Write each record again exactly as it stands.

━━ Records provided ━━

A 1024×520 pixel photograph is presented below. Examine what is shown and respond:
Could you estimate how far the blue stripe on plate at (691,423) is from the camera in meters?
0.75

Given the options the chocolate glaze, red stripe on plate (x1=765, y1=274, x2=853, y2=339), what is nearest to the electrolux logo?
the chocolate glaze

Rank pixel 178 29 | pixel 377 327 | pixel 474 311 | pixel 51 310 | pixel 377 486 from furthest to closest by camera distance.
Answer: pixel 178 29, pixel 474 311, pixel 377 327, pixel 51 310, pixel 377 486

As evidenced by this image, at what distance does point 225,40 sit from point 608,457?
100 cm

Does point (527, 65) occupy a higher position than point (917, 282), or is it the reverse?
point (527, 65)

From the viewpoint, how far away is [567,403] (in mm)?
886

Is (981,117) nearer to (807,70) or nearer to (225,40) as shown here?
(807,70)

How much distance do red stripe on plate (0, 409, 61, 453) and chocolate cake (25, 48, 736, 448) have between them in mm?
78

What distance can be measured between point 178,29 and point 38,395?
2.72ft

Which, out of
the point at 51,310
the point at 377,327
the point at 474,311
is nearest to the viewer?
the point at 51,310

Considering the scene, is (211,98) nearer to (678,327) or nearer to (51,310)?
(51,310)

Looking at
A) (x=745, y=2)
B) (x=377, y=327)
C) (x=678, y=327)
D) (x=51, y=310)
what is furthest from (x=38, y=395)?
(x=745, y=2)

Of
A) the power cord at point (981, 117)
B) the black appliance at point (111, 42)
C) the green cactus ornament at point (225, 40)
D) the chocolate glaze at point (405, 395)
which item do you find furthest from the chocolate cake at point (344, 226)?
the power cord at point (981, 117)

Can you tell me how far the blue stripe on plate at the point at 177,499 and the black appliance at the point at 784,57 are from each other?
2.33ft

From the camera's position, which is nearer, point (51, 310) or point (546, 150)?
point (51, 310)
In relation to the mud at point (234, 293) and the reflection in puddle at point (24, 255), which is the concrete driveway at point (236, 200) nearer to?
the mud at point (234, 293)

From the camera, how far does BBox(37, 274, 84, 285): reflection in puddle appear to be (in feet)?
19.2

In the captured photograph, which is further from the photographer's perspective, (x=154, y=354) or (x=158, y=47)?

━━━

Answer>
A 1024×520 pixel photograph is presented below. Examine what is shown and respond:
Could you estimate how far the blue stripe on plate at (691,423) is from the camera in meters?
0.75

Given the options the chocolate glaze, red stripe on plate (x1=765, y1=274, x2=853, y2=339), what is nearest to the electrolux logo?
the chocolate glaze

Rank pixel 178 29 | pixel 377 327 | pixel 474 311 | pixel 51 310 | pixel 377 486 from furthest to closest by camera distance.
Answer: pixel 178 29, pixel 474 311, pixel 377 327, pixel 51 310, pixel 377 486

As evidenced by this image, at what distance does point 225,40 sit from point 608,457?
100 cm

Does point (527, 65) occupy a higher position than point (917, 282), or is it the reverse?
point (527, 65)

From the viewpoint, how far away is [567,403] (in mm)?
886

Is (981,117) nearer to (807,70) or nearer to (225,40) as shown here?
(807,70)

How much distance do red stripe on plate (0, 409, 61, 453) and chocolate cake (25, 48, 736, 448) have between them in mm?
78

What distance can be measured between point 178,29 and point 38,395?
2.72ft

Which, out of
the point at 51,310
the point at 377,327
the point at 474,311
is nearest to the viewer?
the point at 51,310

Considering the scene, is (211,98) nearer to (678,327) or nearer to (51,310)?
(51,310)

Looking at
A) (x=745, y=2)
B) (x=377, y=327)
C) (x=678, y=327)
D) (x=51, y=310)
what is furthest from (x=38, y=395)?
(x=745, y=2)

Of
A) the power cord at point (981, 117)
B) the black appliance at point (111, 42)
C) the green cactus ornament at point (225, 40)
D) the chocolate glaze at point (405, 395)
which item do you find furthest from the chocolate cake at point (344, 226)?
the power cord at point (981, 117)

Can you tell me how far the blue stripe on plate at the point at 177,499 and the black appliance at the point at 784,57 are from each other?
2.33ft

From the camera's position, which is nearer, point (51, 310) or point (546, 150)?
point (51, 310)
In relation to the mud at point (234, 293) and the reflection in puddle at point (24, 255), which is the concrete driveway at point (236, 200) nearer to?
the mud at point (234, 293)

From the camera, how far does BBox(37, 274, 84, 285): reflection in puddle appear to be (in feet)?
19.2

In the captured photograph, which is further from the photographer's perspective, (x=154, y=354) or (x=158, y=47)?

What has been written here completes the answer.